The flush on Obi-Wan’s cheeks seems to be more than just from the wine, now. Fighting back what appears to be a grin, he cuts a glance over to the other two empaths, and they just laugh harder.
“Did you put—?” Skywalker wheezes.
Tano, too caught up in her laughter and entirely unable to reply, merely nods.
Cody rolls his eyes again. He can guess at what that means. “I’ve got it, Padmé. Thank you. Sleep well.”
Padmé seems to notice the flower buds at that point, a small smirk appearing on her lips. “Well, if you’re sure,” she says, and pulls at Skywalker’s shoulder to get him to follow her back towards the dining area, Tano dragging herself from the floor with some difficulty - still laughing as hard as she is - and following close behind.
Cody sighs. When the adrenaline kicked in, he had lost all feeling of intoxication, but Obi-Wan clearly is still feeling it. He reaches for Cody, all needy touches and loving glances, and Cody’s weak for him, has always been weak for him, and goes easily to join him under the doorframe.

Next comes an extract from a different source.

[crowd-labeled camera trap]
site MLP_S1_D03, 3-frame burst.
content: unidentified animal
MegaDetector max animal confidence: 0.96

“So here we are,” Cody breathes against his husband’s lips, laughter just barely contained. “Under the millaflower buds. Just you and me. Whatever will we do?”
Obi-Wan pushes at Cody’s shoulders until he’s pressed up against the doorframe, stepping between Cody’s legs to get closer to him. “Well, I was rather thinking we could start with a kiss, and see where it goes from there.”

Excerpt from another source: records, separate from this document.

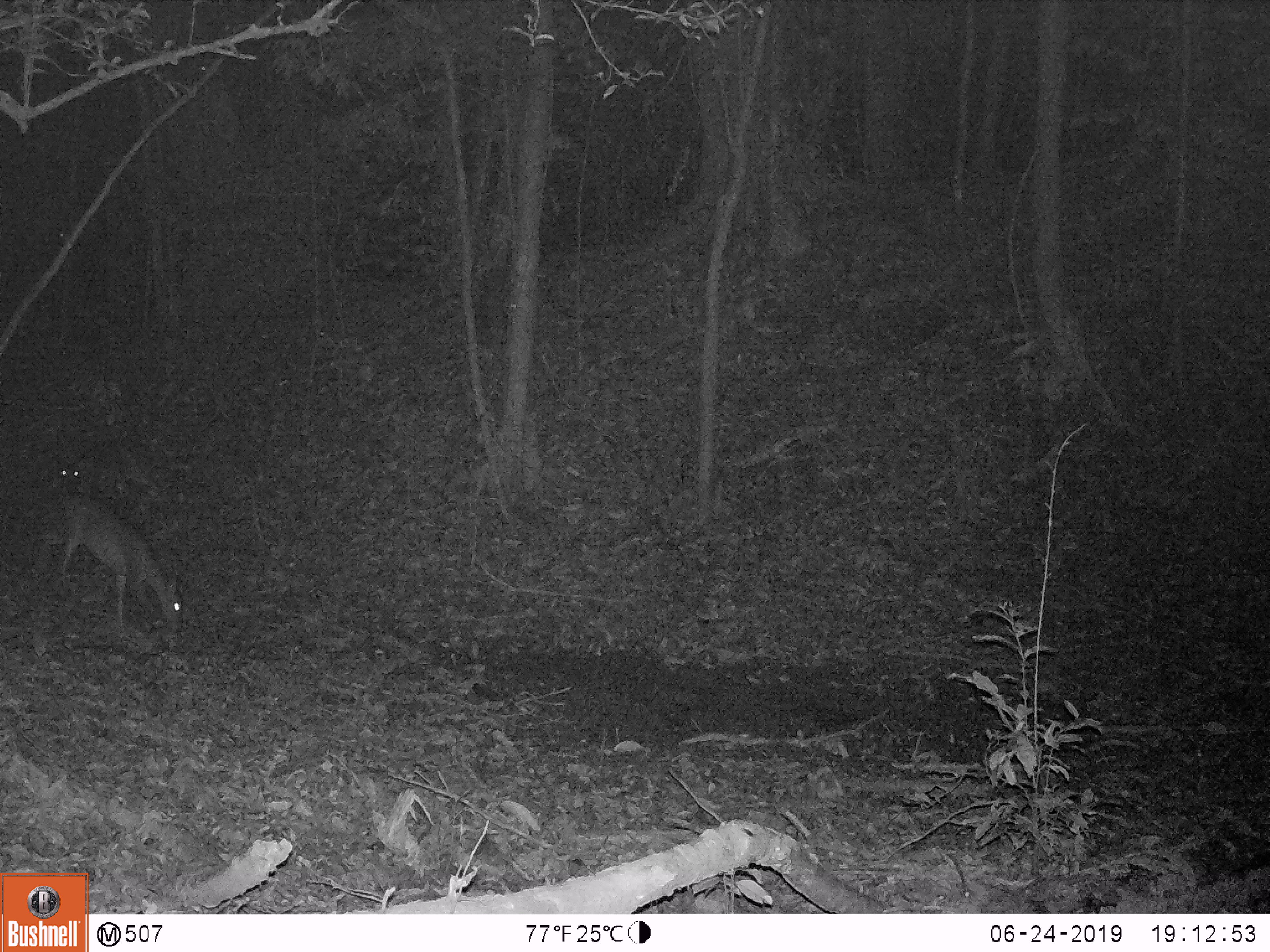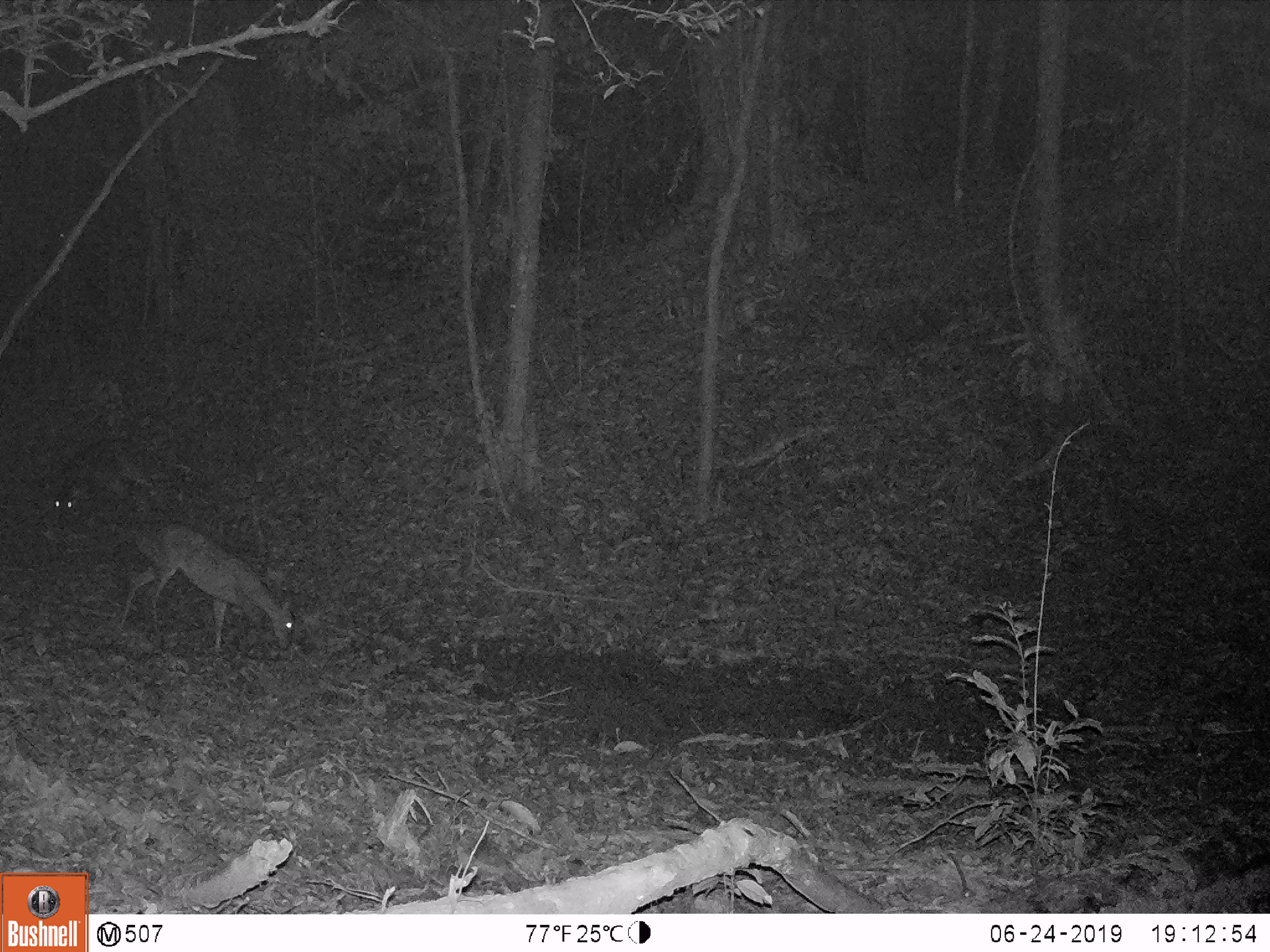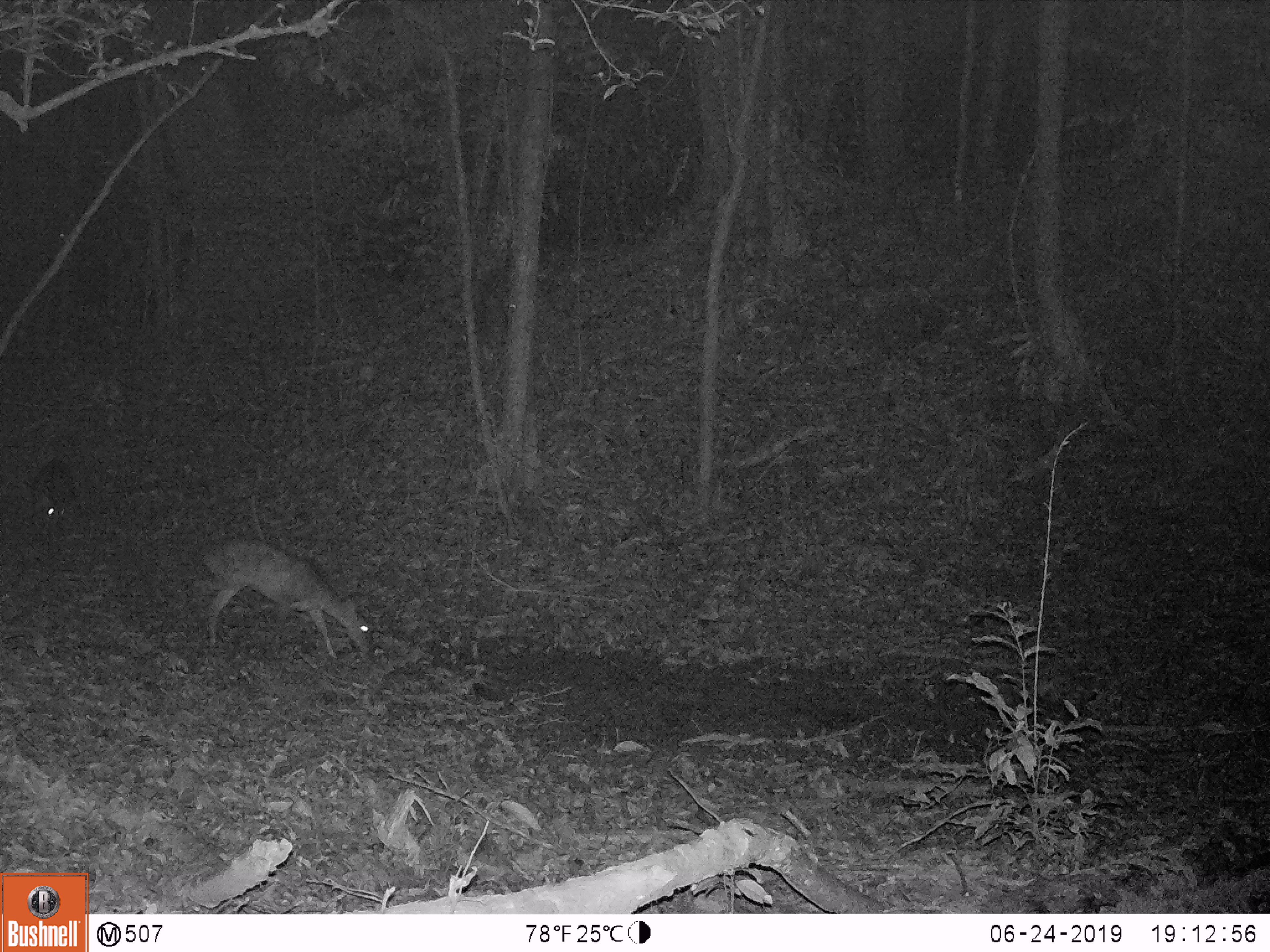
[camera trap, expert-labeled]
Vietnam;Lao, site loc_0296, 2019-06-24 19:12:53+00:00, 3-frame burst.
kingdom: Animalia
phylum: Chordata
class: Mammalia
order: Artiodactyla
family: Cervidae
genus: Muntiacus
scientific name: Muntiacus vuquangensis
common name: large-antlered muntjac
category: large antlered muntjac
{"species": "large antlered muntjac (large-antlered muntjac) (Muntiacus vuquangensis)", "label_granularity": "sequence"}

Cody’s hands come to rest on Obi-Wan’s soft hips and he leans forward to press a quick kiss to his lips. “I’m amenable,” he quips back.
Obi-Wan grins, and his hands tangle in Cody’s hair, and his lips catch Cody’s again - though in rather more of a smile than a kiss. But Cody doesn’t mind, because this is his beloved, his very heart, and every moment spent with him is a moment well-spent.
“Happy Life Day,” Obi-Wan murmurs, finally pulling back, pressing their foreheads together.
Cody laughs, leans in for another quick kiss. “You’re always my favourite gift, cyare.”
“Oh? Do you have any plans to unwrap your gifts?”
Cody wraps his arms around his husband and lifts, letting the door slide shut behind them as he walks into their room. “You’re terrible, actually,” Cody amends. “I’m wrapping you in more layers. Stay on your side of the bed, with your iceblock feet.”
Another drunken, sleepy kiss pressed just under his ear, soft breath borne on a quiet laugh, and it strikes Cody just how true his sentiment was.
Every day spent with Obi-Wan truly is a gift. The man himself is a gift. And damned if he isn’t Cody’s favourite.